ДУРАКАВАЛЯНИЕ И ОПАСЕНИЯ
В остальном же обстановка, сложившаяся в наших усадьбах, напоминала зимние гимназические каникулы — много народу, все дурака валяют, никому никуда особо не надо, друзья рядом — чисто в детство вернулся. Подозреваю, что такие настроения посещали не только меня, потому как много в эти дни было веселья местами дурноватого, барышням неподходящего (то, что Маша с Сонечкой называют «незатейливый солдатский юморок»).
Вот, к примеру. Теперь у нас в хозяйстве было двое одноногих — Иван да Серго. Оба они прошли курс в имперском госпитале и оба поступили под патронаж Евдокии Максимовны с Айко — травки, притирания, баня с настоями и в обязательном порядке сложный комплекс упражнений, которые нужно было выполнять строго по графику. Вы не думайте, Иван эту свою (точнее, лисью) гимнастику и в Бидаре делал, нарушив режим разве что пару раз, когда на это время нападения джунглей пришлись.
Теперь у Айко с матушкой было два пациента, и Серго, глядя на прогресс товарища, даже и не думал отлынивать.
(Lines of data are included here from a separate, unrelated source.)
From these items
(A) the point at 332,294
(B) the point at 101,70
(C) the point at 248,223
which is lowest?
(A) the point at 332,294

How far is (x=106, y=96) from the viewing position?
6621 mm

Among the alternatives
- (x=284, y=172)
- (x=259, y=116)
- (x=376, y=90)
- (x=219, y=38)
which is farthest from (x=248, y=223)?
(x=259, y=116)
Выходили заниматься они во дворик у сеновала — где сеструхи с маман время от времени в лисобол играли — удобно, утрамбовано, считай, как плац. Мороз обоим не мешал — маги же, оба спокойно могли защитные тепловые контуры поддерживать.
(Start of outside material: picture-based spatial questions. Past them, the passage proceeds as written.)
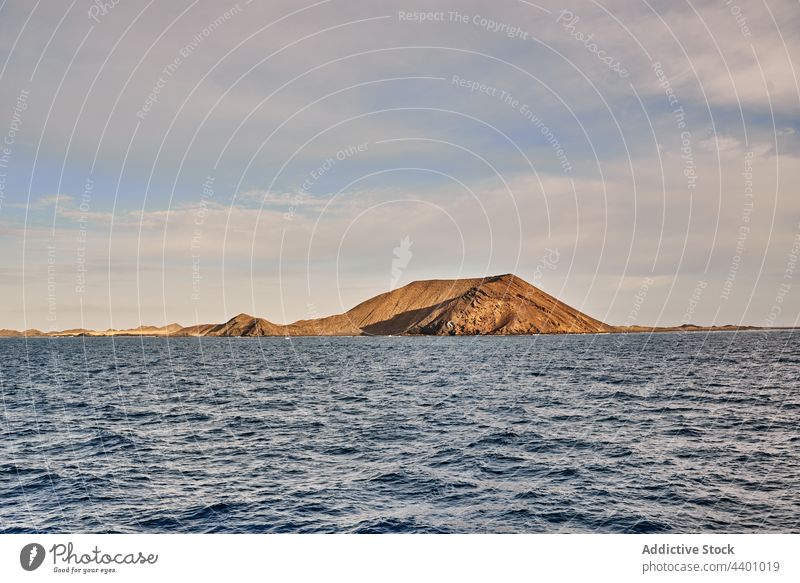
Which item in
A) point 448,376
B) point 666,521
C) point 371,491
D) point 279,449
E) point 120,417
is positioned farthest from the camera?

Ну вот. Вышли наши инвалиды, значицца. Скачут-прыгают, как им положено. А на лавке у сеновала батя сидит, чего-то с инструментом разбирается. Смотрел-смотрел на них — да и спроси:
— Вань, у тебя какой размер ноги?
Тот аж не понял сначала:
— Чего?
— Лапти, говорю, какого размера носишь? Чего-чего…
— А-а! Сорок седьмой.
Говорил же я, все — лбы здоровые, чуть не двухметровые. Какие у нас сапоги могут быть?